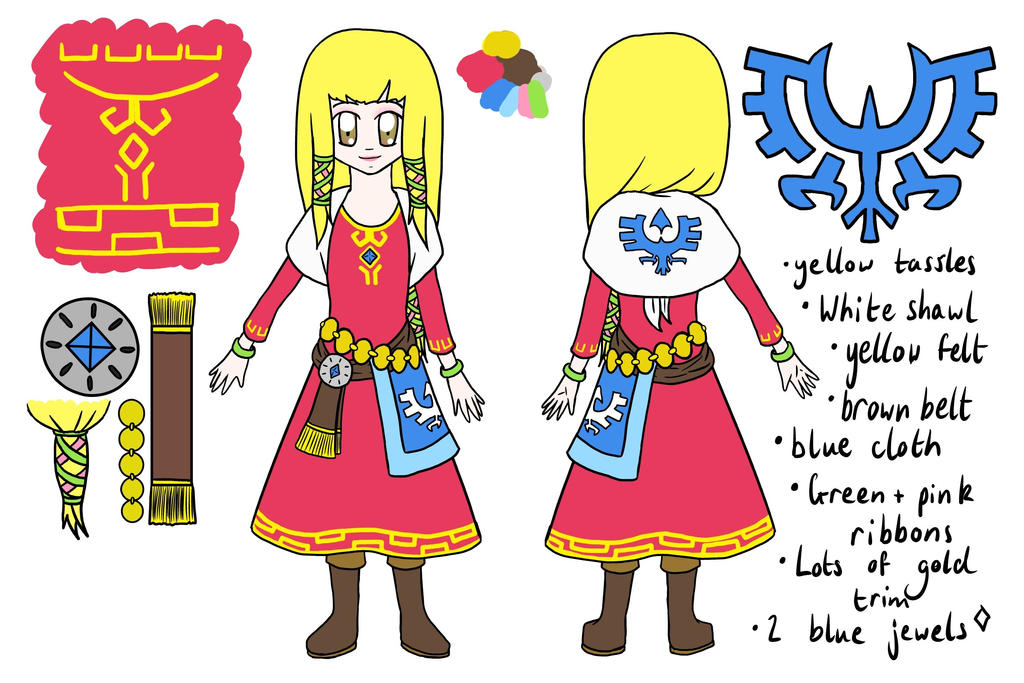 Zelda Cosplay Plan by lillilotus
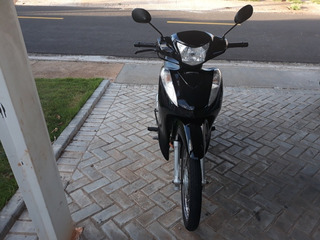 Honda Biz Es 13/13 Preta
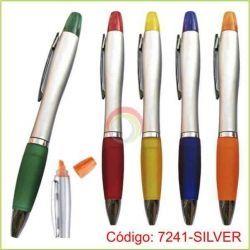 Lapicero Plastico con resaltador Silver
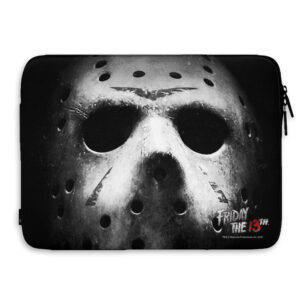 """Friday The 13Th - Laptopfodral - 15"""""""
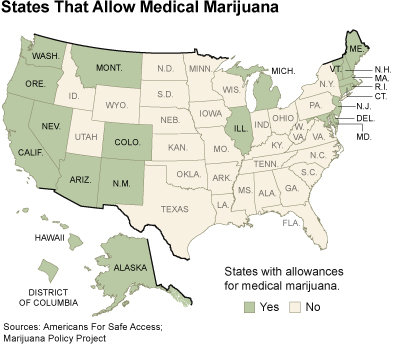 Medical marijuana by state via The New York Times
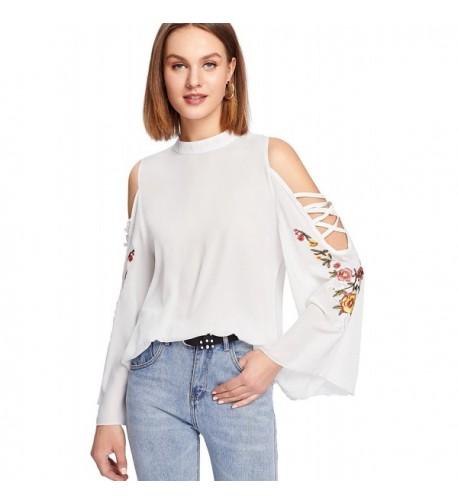 Milumia Womens Shoulder Embroidery Crisscross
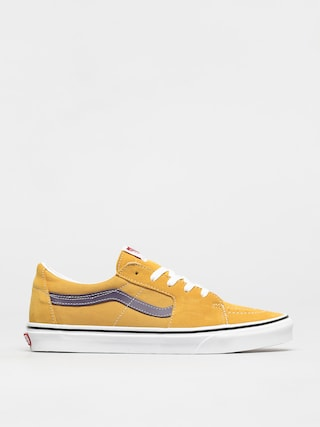 Boty Vans Sk8 Low (honey gold/purple velvet)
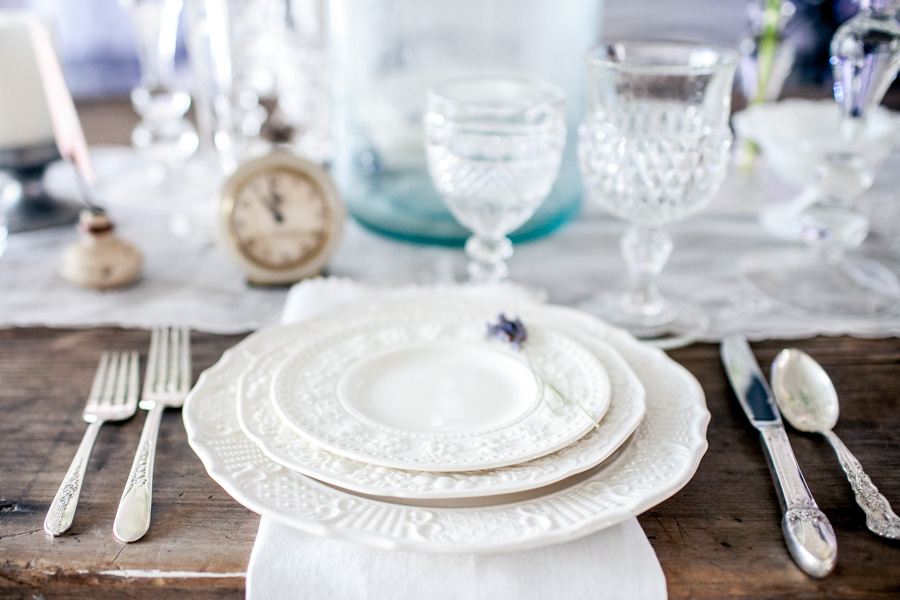 Southern Vinage table setting at  The Big Fake Wedding  in Athens, Georgia. Photo by  Kaitie Bryant Photography .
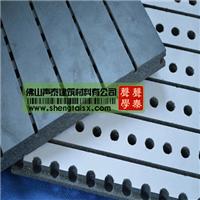 供应陶铝孔木吸音板 陶铝穿孔吸音板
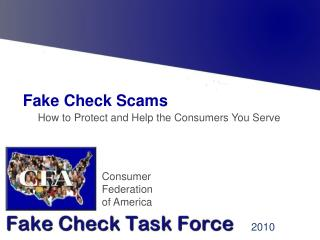 Fake Check Scams :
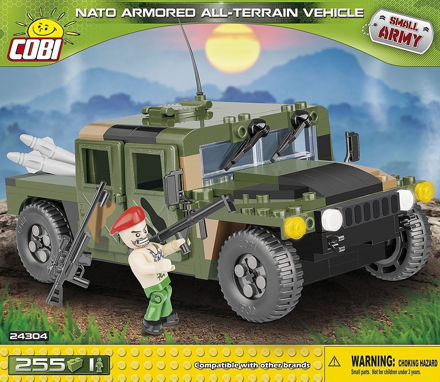 Bild på Cobi 24304 - NATO Armored ALL-Terrain Vehicle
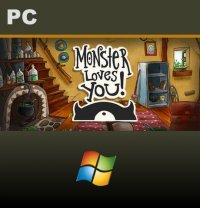 Monster Loves You! PC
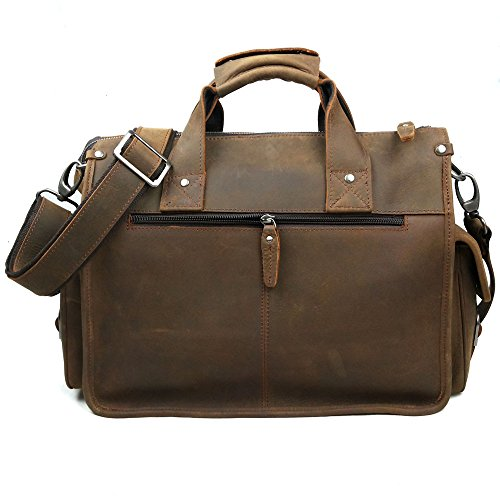 DJB/Vintage Freizeit Business Aktentasche Tasche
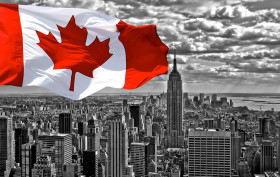 Canadian real estate investment NYC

Try it
From the first line of the records down through the line containing "Milumia Womens Shoulder", transcribe exactly those lines and no others, both ends kept, pictures dropped.

Output for this exercise
 Zelda Cosplay Plan by lillilotus
 Honda Biz Es 13/13 Preta
 Lapicero Plastico con resaltador Silver
 """Friday The 13Th - Laptopfodral - 15"""""""
 Medical marijuana by state via The New York Times
 Milumia Womens Shoulder Embroidery Crisscross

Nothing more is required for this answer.